- Aufgaben -
(1) Beantworten Sie anhand des Lesetextes diese drei Fragen:
(a) Was muss man in der Sicherheitsschleuse abgeben?
(b) Wie viele Stahltüren schließt Hauke Faust auf?
(c) An welchem Wochentag kommen die Gefangenen zu ihm in den Gottesdienst?
(2) Nennen Sie alle Berufsbezeichnungen, die der Lesetext für Hauke Faust verwendet.

Ein Pfarrer hinter Gittern
Wer bei Hauke Faust in den Gottesdienst geht, ist vorbestraft und manchmal nicht einmal religiös. Für den evangelischen Theologen ist es trotzdem sein Traumjob. Ein Besuch in der JVA.
KLEVE/DUISBURG Wer Hauke Faust an seinem Arbeitsplatz besuchen möchte, wird von ihm an der Straße abgeholt. Vor der Sicherheitsschleuse, in der Handy und Ausweis abgegeben werden müssen. Vor den sieben Stahltüren, die Faust mit einem antiquiert wirkenden Schlüssel öffnet. Seine Gemeinde hat einen kürzeren Weg. Die Menschen, die sonntags zu ihm in den Gottesdienst kommen, leben bereits hinter der Schleuse und den Stahltüren. Sie sind Gefangene in der JVA DuisburgHamborn oder Kleve. Hauke Faust ist ihr Seelsorger.

- Vorliegende Einträge -
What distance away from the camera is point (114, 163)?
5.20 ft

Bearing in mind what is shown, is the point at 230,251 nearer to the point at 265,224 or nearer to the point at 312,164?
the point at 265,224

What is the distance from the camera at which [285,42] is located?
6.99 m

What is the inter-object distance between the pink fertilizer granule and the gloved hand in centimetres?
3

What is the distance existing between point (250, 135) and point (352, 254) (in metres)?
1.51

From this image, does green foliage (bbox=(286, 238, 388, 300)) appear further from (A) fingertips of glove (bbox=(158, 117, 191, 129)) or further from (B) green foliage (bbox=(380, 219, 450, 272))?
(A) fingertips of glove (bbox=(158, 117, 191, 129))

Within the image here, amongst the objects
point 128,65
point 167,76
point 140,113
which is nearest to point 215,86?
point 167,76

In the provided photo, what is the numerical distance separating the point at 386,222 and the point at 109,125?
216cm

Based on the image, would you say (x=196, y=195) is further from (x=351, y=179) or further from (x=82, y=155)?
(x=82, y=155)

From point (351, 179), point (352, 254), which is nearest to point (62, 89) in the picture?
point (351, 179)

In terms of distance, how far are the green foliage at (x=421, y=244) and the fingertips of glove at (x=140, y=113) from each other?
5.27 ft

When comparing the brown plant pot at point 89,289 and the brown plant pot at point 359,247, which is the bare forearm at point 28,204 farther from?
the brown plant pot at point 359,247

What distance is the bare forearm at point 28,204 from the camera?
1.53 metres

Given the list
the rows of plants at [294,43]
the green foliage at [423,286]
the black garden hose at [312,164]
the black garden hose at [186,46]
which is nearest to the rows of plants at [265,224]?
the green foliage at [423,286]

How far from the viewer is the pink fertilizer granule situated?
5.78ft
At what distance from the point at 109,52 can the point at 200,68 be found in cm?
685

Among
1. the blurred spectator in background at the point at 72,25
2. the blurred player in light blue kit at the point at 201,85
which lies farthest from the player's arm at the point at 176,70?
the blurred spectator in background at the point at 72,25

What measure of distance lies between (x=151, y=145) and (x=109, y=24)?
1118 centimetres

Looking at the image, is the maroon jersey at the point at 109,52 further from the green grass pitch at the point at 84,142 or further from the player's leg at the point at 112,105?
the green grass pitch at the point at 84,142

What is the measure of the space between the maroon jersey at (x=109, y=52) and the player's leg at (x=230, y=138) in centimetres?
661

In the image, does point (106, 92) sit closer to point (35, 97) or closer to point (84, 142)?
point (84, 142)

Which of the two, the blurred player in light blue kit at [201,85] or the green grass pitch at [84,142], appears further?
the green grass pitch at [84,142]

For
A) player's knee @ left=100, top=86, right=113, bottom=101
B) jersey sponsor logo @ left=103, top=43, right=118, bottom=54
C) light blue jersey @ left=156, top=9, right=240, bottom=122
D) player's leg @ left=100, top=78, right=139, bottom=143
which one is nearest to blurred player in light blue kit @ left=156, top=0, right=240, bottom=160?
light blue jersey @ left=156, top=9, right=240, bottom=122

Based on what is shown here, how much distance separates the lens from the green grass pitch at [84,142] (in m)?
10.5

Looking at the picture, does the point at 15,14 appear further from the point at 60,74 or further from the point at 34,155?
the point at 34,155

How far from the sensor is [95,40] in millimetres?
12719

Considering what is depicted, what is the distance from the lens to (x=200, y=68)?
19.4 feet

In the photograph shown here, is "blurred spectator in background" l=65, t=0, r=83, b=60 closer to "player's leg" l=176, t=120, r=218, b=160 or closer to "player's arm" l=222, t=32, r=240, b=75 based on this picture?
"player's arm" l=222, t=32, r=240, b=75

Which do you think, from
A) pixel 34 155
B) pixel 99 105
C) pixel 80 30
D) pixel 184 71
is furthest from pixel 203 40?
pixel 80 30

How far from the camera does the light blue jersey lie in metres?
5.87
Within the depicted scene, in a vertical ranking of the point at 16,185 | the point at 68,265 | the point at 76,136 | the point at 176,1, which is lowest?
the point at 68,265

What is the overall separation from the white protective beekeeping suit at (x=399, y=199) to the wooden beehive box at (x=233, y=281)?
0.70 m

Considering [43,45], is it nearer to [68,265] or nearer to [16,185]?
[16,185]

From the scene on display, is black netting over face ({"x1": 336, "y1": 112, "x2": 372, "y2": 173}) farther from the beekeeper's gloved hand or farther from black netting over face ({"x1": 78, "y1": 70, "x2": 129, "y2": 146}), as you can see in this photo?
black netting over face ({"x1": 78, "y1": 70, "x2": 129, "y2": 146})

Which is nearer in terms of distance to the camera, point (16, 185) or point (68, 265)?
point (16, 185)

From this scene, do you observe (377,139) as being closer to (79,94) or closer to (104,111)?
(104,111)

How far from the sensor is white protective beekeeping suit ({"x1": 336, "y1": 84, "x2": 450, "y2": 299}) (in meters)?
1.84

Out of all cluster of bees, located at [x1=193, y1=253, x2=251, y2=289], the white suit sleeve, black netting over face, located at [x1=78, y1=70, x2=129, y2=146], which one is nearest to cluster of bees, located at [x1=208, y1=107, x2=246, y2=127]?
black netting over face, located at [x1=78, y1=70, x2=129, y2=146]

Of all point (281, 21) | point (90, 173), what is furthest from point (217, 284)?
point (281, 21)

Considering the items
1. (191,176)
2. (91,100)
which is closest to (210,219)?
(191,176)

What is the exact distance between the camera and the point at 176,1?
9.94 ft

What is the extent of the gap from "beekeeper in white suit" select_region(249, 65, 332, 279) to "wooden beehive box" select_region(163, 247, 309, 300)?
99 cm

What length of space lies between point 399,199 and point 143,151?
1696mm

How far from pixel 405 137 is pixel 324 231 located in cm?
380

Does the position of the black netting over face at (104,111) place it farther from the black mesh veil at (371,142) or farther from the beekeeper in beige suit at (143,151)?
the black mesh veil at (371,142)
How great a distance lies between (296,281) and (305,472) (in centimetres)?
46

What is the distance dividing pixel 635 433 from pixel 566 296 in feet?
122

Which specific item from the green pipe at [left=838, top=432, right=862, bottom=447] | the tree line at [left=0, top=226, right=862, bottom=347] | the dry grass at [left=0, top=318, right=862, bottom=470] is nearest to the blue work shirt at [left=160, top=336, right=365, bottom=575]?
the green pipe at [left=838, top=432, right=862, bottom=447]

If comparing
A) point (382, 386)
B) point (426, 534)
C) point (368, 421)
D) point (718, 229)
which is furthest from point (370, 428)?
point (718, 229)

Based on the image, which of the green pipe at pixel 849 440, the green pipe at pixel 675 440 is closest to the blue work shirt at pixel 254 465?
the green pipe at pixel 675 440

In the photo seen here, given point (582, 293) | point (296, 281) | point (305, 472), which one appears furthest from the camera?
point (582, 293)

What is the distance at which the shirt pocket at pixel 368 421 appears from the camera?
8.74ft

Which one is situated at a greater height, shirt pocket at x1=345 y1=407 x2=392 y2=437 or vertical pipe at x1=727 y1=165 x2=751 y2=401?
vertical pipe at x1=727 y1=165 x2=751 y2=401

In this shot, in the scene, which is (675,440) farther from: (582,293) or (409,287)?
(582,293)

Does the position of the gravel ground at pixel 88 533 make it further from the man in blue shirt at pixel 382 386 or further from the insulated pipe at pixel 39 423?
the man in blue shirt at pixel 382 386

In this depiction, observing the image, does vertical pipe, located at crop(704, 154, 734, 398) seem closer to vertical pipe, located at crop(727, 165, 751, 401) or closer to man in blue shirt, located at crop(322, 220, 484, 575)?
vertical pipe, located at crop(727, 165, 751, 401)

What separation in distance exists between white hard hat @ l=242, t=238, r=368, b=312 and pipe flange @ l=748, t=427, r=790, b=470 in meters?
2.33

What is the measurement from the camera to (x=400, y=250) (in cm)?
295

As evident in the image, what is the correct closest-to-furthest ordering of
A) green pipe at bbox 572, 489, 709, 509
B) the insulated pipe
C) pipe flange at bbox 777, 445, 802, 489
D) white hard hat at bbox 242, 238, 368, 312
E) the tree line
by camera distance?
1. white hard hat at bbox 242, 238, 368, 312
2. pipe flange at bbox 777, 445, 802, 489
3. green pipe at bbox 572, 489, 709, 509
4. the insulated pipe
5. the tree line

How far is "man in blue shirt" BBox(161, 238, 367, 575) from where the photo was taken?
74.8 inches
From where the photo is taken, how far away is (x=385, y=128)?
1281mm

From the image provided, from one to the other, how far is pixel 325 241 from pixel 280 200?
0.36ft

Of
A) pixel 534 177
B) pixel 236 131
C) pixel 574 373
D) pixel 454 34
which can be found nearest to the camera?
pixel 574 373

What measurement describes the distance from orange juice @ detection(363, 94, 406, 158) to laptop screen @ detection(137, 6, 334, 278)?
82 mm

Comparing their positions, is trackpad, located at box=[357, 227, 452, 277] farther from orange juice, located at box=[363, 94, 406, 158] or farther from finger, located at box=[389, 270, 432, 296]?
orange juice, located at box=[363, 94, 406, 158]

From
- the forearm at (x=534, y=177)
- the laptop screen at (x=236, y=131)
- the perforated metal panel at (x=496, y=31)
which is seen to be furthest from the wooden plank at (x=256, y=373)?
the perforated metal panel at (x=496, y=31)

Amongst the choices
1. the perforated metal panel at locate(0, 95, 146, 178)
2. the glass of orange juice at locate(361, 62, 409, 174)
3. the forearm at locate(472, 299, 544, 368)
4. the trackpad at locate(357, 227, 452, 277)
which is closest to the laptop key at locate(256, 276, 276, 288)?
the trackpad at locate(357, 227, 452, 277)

- Vollständige Lösungen -
(1)
(a) Handy und Ausweis
(b) Sieben
(c) Sonntags

(2) Pfarrer, evangelischer Theologe, Seelsorger